Can you rename "Apple" to "Lenovo" wherever it appears in the records below, keeping every other word unchanged and leaving out the pictures?
[Opening RECORDS FOR THIS EXERCISE section]
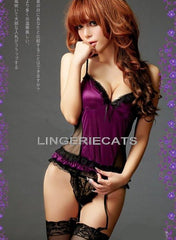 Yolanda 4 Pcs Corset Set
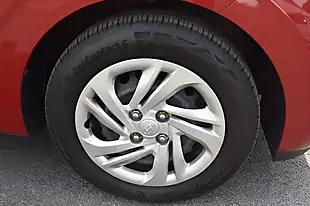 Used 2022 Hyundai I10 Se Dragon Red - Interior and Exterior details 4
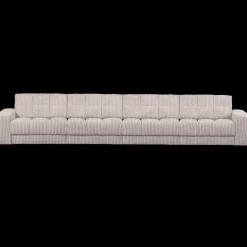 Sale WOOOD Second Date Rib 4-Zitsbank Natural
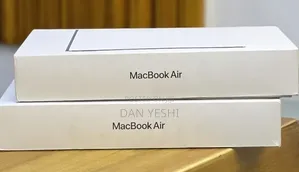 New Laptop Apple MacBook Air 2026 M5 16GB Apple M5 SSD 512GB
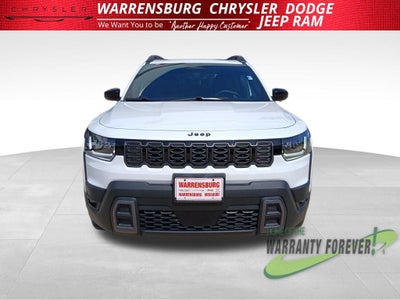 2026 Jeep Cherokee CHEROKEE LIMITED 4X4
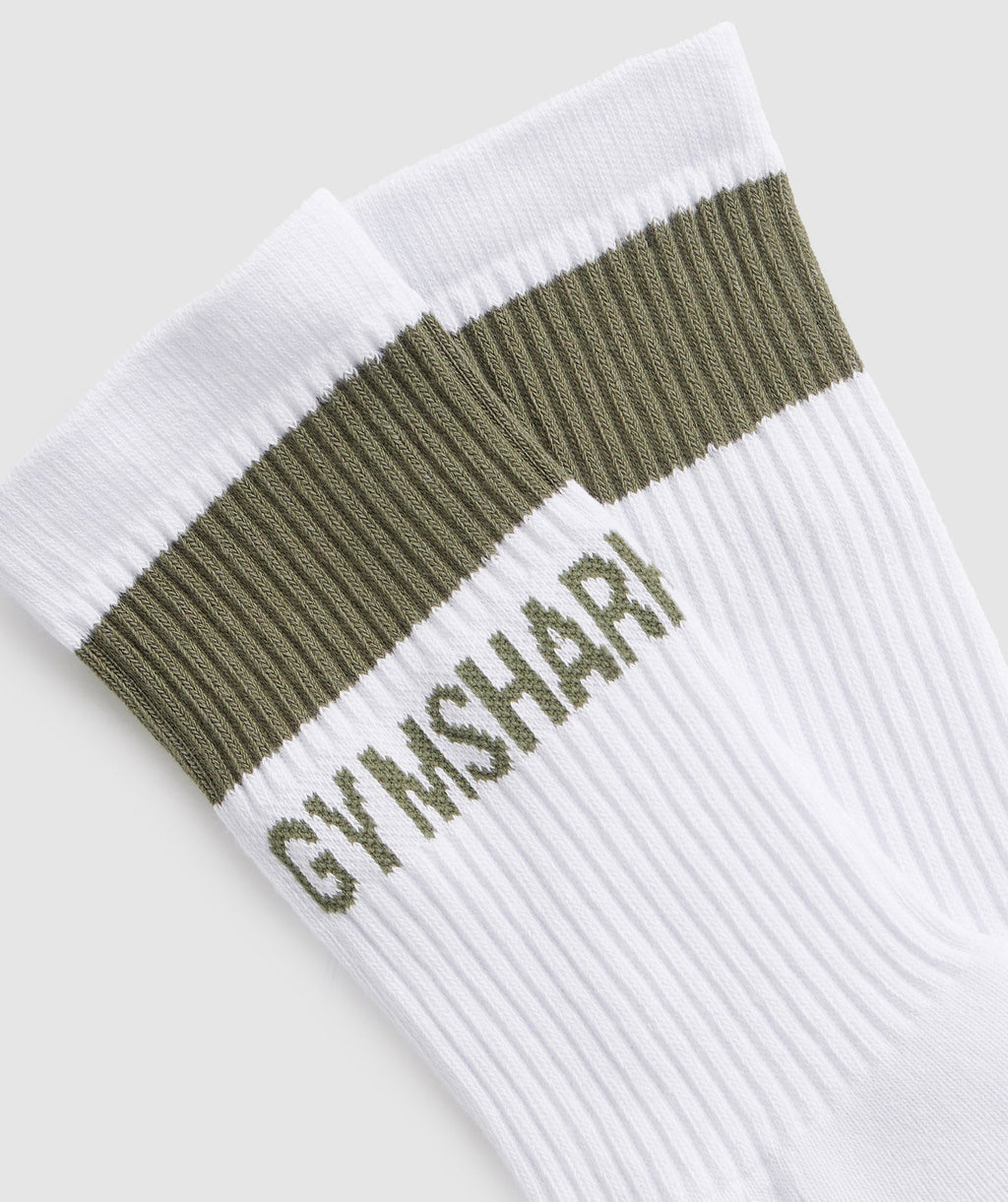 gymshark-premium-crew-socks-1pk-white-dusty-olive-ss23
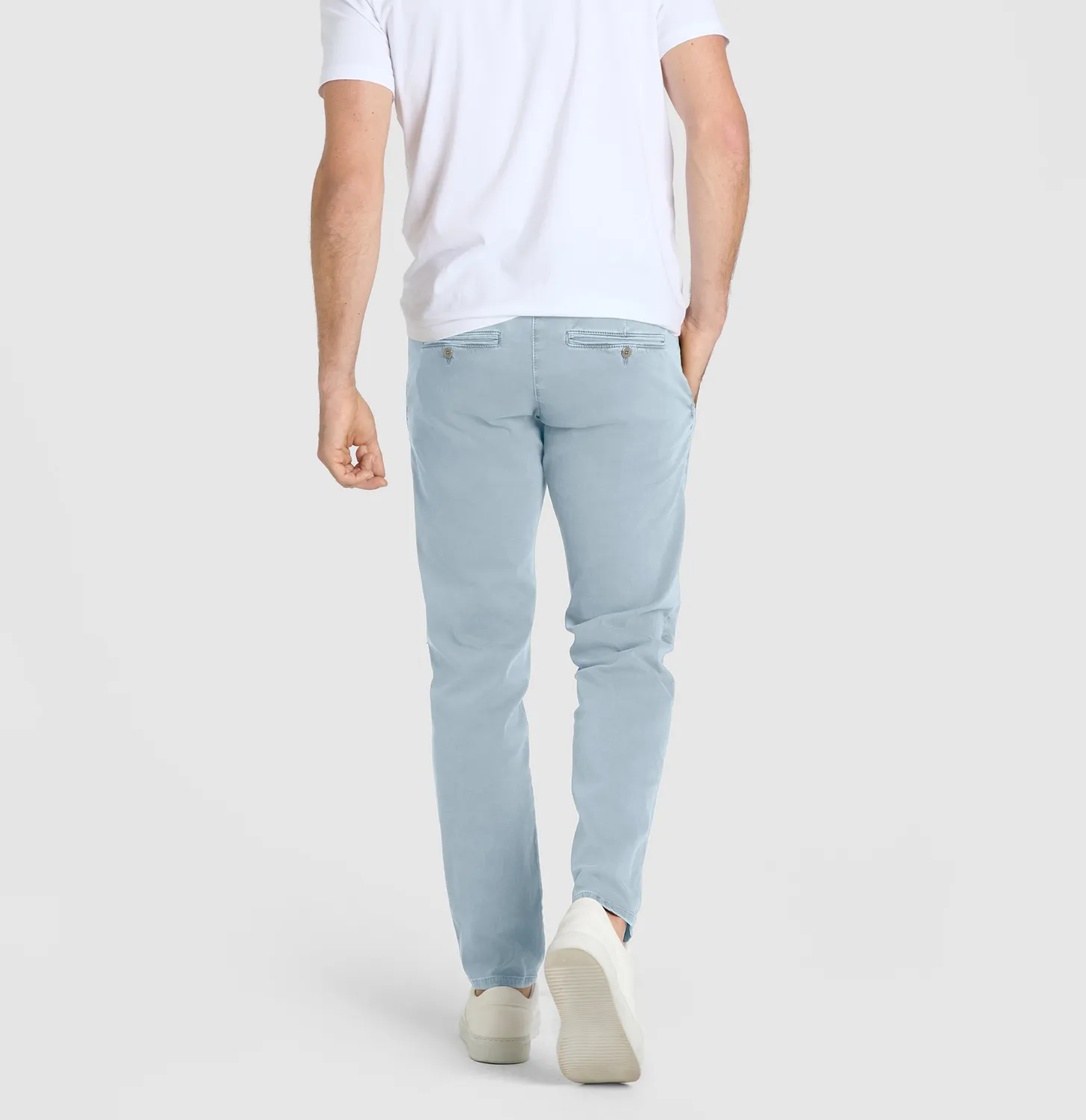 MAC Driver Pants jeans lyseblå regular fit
[Closing RECORDS FOR THIS EXERCISE section]
EXERCISE ANSWER ::
 Yolanda 4 Pcs Corset Set
 Used 2022 Hyundai I10 Se Dragon Red - Interior and Exterior details 4
 Sale WOOOD Second Date Rib 4-Zitsbank Natural
 New Laptop Lenovo MacBook Air 2026 M5 16GB Lenovo M5 SSD 512GB
 2026 Jeep Cherokee CHEROKEE LIMITED 4X4
 gymshark-premium-crew-socks-1pk-white-dusty-olive-ss23
 MAC Driver Pants jeans lyseblå regular fit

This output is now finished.